Anastasia
Anastasia

Reputation: 184

Null pointer not detected

I am new to C++. I expected two pointers that don't point to anything to be detected as null pointers. However this works only with one of them. The physical addresses of those pointers are somewhat different - 0xe00000001 vs 0x0 (this one is properly detected as null pointer).
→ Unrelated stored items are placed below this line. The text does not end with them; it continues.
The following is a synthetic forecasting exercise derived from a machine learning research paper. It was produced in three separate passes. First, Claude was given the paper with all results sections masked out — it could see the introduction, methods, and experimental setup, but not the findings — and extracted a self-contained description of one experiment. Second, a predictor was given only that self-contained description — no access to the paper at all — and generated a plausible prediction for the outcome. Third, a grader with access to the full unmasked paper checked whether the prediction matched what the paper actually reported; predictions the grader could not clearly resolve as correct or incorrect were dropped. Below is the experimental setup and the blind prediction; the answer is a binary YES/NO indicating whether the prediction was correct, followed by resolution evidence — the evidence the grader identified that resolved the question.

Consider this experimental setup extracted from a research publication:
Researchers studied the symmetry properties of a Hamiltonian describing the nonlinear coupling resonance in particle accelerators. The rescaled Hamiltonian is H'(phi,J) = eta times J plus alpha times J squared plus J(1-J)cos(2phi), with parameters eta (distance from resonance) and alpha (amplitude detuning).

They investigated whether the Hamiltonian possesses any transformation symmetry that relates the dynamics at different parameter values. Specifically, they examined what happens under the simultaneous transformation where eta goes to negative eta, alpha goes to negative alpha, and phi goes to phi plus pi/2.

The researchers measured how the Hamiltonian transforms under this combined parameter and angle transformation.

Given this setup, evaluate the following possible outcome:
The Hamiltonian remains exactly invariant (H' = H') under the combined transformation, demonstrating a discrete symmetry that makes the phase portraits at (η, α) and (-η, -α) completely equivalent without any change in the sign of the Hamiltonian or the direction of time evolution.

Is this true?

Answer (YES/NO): NO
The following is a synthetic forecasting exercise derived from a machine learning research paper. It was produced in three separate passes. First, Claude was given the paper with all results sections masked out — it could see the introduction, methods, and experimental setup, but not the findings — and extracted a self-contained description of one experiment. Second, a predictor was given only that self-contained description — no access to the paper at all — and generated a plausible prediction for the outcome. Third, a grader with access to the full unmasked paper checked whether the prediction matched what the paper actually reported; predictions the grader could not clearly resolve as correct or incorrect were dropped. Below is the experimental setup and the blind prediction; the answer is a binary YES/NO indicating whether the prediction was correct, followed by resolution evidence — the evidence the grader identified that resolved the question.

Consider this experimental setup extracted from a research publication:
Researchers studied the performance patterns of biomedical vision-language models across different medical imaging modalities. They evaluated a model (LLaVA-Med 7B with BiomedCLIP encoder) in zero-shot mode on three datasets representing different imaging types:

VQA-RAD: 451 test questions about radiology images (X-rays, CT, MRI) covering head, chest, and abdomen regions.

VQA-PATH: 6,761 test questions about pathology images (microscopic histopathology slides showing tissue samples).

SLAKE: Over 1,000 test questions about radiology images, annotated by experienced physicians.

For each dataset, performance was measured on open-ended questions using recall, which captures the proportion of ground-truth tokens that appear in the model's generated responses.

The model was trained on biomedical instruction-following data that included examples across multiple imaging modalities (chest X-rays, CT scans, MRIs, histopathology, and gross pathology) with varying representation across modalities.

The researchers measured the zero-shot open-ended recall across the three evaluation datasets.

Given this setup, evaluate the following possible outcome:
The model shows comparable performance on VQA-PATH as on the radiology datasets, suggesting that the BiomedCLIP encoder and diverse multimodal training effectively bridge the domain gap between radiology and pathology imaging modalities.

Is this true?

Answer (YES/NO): NO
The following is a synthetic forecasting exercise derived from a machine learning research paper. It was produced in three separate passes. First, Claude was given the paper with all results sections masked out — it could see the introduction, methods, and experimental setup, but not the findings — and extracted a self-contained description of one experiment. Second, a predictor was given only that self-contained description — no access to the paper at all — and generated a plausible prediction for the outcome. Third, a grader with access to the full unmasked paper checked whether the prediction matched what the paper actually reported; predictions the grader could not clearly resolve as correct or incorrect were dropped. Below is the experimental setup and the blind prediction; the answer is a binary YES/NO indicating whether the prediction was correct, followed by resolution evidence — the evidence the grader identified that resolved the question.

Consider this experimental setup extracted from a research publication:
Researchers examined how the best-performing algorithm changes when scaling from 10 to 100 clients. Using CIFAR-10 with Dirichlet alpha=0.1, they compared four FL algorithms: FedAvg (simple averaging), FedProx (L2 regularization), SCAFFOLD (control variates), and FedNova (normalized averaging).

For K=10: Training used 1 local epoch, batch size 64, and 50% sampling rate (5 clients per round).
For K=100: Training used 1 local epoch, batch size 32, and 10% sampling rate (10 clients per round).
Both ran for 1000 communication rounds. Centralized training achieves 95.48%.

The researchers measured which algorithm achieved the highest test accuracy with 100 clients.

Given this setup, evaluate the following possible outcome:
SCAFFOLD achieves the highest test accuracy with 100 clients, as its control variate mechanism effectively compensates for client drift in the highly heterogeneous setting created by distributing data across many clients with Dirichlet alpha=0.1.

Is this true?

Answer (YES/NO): YES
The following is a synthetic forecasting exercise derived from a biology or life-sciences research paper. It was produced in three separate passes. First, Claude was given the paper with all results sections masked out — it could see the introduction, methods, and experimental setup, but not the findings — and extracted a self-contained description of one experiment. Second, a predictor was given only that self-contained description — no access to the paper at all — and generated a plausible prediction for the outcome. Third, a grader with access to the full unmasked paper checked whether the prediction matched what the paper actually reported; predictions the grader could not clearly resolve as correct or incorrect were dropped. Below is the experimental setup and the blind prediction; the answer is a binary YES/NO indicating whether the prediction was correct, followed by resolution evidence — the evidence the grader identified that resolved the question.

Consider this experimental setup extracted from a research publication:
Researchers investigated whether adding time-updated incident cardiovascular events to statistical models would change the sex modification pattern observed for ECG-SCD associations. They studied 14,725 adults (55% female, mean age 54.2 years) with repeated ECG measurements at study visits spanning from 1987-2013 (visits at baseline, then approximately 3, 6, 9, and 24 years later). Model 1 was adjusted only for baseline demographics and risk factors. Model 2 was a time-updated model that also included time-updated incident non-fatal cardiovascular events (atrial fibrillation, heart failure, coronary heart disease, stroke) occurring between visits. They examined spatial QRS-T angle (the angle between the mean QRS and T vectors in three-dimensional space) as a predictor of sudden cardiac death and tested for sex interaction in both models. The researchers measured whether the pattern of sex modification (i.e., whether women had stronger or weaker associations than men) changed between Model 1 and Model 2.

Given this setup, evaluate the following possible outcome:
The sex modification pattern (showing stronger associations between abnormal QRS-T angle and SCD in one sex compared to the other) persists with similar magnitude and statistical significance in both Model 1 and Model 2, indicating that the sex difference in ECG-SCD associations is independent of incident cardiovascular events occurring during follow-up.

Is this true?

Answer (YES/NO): NO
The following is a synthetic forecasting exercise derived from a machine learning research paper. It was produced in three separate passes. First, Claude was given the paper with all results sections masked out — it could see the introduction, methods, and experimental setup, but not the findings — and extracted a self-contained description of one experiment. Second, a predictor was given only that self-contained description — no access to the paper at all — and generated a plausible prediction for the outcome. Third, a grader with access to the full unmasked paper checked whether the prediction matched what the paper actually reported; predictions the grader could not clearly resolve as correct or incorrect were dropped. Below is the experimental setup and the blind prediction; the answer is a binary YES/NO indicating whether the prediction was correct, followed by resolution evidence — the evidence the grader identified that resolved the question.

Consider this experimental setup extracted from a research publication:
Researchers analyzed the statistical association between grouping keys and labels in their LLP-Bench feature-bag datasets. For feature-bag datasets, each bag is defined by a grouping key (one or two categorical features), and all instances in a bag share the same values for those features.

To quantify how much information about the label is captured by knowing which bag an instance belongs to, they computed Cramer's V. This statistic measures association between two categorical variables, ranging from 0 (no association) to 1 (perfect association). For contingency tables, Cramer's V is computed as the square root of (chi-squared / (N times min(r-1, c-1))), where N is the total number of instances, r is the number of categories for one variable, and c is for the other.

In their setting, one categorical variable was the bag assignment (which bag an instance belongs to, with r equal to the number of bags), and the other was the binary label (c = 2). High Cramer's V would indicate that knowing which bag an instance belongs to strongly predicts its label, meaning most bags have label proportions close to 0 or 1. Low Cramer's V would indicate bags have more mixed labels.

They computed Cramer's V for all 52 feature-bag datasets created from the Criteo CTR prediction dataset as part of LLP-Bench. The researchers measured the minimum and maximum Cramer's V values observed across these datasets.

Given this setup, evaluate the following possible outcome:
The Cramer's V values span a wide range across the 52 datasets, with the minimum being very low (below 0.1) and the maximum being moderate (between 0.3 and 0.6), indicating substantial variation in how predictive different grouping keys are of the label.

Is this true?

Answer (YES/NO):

I've written the following snippet of code:

#include <iostream>
using namespace std;

struct TNode {
    TNode* Parent;  // Pointer to the parent node
    TNode* Left;  // Pointer to the left child node
    TNode* Right;  // Pointer to the right child node
    int Key;  // Some data
};

int main() {
    TNode parent;
    parent.Key = 2;
    TNode first;
    first.Key = 1;
    first.Parent = &parent;
    parent.Left = &first;
    cout << first.Left << endl; // get 0xe00000001 here
    cout << first.Right <<endl; // get 0x0

    if (first.Right == nullptr) {
        cout <<"rnull"<<endl; // rnull
    }
    if (first.Left == nullptr) {
        cout <<"lnull"<<endl; // nothing
    }

   return 0;
}

What is going on here? Basically, I want to find a way to check whether first.Left points to nothing.

Upvotes: 1

Views: 906

Answers (2)

Alecto
Alecto

Reputation: 10740

In your example, first.Left and first.Right are uninitialized, not null. This means that they basically contain whatever garbage was on the stack at the time they were allocated. Accessing the actual value (by printing the pointer, for example) is actually undefined behavior, but with most compilers on low optimization settings it'll just print that garbage.

Solution 1: give default values to member variables

If you want them to be null, you can modify TNode so that their initial value is guaranteed to be null:

struct TNode {
    TNode* Parent = nullptr;
    TNode* Left = nullptr;
    TNode* Right = nullptr; 
    int Key = 0;
};

int main() {
    TNode n; //Everything initialized to null or 0
}

This will guarantee that they're null.

Solution 2: Define TNode() to initialize members

Alternatively, you could also explicitly define the constructor so that it makes everything null

struct TNode {
    TNode* Parent, Left, Right;
    // Everything gets default-initialized to null
    TNode() : Parent(), Left(), Right() {}
};

int main() {
    Tnode n; // Everything initialized to nullptr or 0
}

Solution 3: default-initialize at the point of use

Even if you don't explicitly define a constructor, everything gets initialized to 0 (or null, if it's a pointer) when you explicitly initialize it by putting {} when declaring the variable.

struct TNode {
    TNode* Parent, Left, Right;
    int Key;
};

int main() {

    TNode iAmUninitialized; // This one is uninitialized

    Tnode iAmInitialized{}; //This one has all it's members initialized to 0
}

Upvotes: 5

jwh20
jwh20

Reputation: 678

First of all, in C and C++ there is no such thing as a pointer that points to nothing. Regardless of the value in the pointer, it points at something. Even NULL is a pointer to address "0" but we use that, by convention to represent a NULL. The problem with a pointer that is uninitialized is that it can point to anything and that anything is likely an illegal address which will cause an exception or it points to something else in the application and, if the data is modified, will cause an undesired side-effect.

In your case the 2nd pointer is 0x00 and that is NULL. The 1st pointer, however, is 0x01, and that is NOT NULL.